25. Having found that the trial Court was in error, it is upon this Court to interrogate whether the appellants had proved its case to the required standard.
26. It should be noted that when the respondents filed their defence, they denied each and every allegation made by the plaintiffs. They denied having been members of the group or having taken any loans from the group.
27. However, in their undated witness statements which they adopted as their evidence in chief at the trial, they not only admitted that they were members of the group, but that they also admitted that they had received loans of Kshs.25,000/- and Kshs.31,000/-, respectively.
28. They contended however, that they had repaid the said loans on various dates and that the group had withheld their dividends allegedly to offset the loans.
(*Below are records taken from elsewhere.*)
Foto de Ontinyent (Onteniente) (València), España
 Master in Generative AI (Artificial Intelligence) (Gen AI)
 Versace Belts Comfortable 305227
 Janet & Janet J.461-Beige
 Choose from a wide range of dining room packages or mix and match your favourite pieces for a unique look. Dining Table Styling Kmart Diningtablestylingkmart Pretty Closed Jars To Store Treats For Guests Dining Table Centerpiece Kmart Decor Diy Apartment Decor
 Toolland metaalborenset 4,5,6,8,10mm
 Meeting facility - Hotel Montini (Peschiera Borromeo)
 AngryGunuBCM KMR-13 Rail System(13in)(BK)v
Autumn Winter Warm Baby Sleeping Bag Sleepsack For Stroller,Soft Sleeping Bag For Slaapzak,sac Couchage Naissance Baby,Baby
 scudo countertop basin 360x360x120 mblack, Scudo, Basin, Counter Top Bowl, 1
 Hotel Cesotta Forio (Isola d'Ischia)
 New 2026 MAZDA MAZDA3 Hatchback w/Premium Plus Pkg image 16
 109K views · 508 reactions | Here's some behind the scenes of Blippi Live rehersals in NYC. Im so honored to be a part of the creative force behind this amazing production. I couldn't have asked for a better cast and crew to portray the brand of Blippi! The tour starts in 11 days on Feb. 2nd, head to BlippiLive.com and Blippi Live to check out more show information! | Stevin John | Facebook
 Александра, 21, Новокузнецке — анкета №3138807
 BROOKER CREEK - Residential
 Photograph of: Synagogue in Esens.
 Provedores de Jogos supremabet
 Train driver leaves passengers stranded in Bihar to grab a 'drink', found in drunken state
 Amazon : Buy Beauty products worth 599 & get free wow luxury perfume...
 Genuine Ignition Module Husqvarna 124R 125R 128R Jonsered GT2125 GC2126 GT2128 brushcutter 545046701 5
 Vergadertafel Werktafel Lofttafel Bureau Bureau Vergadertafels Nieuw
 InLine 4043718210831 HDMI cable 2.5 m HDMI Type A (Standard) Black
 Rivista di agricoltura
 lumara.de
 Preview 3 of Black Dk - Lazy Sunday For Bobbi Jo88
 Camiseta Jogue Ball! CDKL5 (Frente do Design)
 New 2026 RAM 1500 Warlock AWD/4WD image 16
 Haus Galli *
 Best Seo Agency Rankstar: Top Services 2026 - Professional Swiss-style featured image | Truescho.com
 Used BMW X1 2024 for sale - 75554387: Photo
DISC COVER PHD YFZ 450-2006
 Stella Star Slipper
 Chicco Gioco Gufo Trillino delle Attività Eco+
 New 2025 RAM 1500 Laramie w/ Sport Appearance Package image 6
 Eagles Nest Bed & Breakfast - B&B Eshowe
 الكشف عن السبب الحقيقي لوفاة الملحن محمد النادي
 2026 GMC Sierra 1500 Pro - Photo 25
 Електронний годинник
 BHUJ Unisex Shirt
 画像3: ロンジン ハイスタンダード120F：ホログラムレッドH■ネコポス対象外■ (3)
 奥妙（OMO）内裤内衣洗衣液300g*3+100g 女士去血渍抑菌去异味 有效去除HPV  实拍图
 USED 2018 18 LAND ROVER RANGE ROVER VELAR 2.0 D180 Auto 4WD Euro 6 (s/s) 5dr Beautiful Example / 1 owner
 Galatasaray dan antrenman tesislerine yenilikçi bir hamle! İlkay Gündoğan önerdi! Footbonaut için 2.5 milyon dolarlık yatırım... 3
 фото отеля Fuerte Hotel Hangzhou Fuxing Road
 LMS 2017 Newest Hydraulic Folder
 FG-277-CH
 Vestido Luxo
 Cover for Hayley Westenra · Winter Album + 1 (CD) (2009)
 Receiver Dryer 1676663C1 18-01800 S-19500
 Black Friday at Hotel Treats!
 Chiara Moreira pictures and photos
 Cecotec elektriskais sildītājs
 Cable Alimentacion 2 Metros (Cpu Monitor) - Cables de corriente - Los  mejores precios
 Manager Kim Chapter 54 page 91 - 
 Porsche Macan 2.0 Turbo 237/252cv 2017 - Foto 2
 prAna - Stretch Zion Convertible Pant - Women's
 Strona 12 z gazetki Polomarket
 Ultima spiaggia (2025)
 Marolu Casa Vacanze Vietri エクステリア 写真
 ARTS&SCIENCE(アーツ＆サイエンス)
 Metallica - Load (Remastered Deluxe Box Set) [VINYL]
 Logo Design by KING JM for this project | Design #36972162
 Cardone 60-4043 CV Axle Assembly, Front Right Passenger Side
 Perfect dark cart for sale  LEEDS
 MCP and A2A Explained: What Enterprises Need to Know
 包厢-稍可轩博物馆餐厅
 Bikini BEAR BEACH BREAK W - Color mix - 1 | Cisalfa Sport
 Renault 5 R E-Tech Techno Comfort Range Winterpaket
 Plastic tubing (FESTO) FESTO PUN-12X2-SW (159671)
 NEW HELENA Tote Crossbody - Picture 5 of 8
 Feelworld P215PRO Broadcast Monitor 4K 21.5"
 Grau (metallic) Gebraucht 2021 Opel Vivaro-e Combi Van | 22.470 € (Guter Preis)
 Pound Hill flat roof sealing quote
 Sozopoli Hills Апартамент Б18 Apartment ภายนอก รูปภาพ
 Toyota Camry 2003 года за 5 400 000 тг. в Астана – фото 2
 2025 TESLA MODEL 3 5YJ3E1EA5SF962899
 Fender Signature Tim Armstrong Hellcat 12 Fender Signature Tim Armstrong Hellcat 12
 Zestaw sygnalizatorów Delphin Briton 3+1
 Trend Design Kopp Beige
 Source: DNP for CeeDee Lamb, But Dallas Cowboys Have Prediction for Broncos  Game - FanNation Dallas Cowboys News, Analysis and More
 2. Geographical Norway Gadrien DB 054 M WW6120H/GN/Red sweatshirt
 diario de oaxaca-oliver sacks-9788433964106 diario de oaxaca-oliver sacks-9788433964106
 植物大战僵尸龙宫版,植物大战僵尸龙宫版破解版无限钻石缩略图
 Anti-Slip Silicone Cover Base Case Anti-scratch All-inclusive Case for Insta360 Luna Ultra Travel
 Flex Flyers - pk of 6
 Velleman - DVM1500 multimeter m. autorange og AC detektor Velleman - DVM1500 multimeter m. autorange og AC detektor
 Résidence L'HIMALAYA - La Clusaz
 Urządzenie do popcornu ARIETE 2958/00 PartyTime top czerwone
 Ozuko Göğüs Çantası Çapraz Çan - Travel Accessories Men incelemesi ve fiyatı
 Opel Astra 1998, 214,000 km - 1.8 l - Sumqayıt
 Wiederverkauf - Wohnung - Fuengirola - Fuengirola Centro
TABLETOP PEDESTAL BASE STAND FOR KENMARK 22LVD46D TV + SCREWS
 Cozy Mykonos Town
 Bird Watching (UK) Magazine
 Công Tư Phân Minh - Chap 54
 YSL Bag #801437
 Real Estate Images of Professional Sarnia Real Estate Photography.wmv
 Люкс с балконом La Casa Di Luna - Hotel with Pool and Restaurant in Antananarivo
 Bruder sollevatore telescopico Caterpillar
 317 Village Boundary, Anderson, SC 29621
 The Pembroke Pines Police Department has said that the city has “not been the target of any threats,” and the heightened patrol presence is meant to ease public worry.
They further alleged that the agreement the 1st respondent signed on 30/7/2015 in the area Chief’s office, was through threats and coercion.
29. The legal position is that, a party is allowed to plead his/her case in the alternative or without prejudice. In the present case, there was no such pleading in the defence of the appellants’ case. The respondents denied every allegation in their defence. However, when they were confronted with the hard evidence, they admitted being members of the group and the loans but alleged that they had repaid the same. Having made such an admission, the burden of proof shifted to them to prove the alleged payment. This they did not.
30. There was the issue of interest. It was not clear whether the interest was 10% per month. If that was the case, it would be usurious and against public policy. To this Court’s mind, what was admitted was Kshs.25,000/- by the 1st respondent and Kshs.31,000/- by the 2nd respondent. The rate applicable would be the usual court rate in suits as it was not proved that there was any contractual rate applicable.
31. There was doubt as to the circumstances the agreement to repay Kshs.129,456/- was entered into at the Chief’s camp. There was no consideration on the part of the 1st respondent to shoulder the entire debt together with additional charges. That claim has no basis. Why was he to shoulder the 2nd respondents debt? It was not clear and it cannot stand.
32. As regards the respondents’ claim that the group held their dividends, there was no counterclaim in their defence. They had made no demand for the same. They are at liberty to do so but they cannot be allowed to take other peoples monies and disappear into thin air. That won’t do. They should have made a counterclaim if they intended to have it set off.
33. Accordingly, I allow the appeal. I set aside the judgment of the trial Court. I allow the suit before the trial Court as follows: -
a. Judgment is entered for the appellants against the 1st respondent for Kshs.25,000/- together with interest thereon at Court rate from the date of filing suit until payment in full.
b. Judgment for the appellants against the 2nd respondent for Kshs.31,000/- together with interest thereon at Court rate from the date of filing suit until payment in full.
c. I award the costs of the appeal and trial Court to the appellants.
DATEDand DELIVEREDat Meru this 14th day of April, 2020.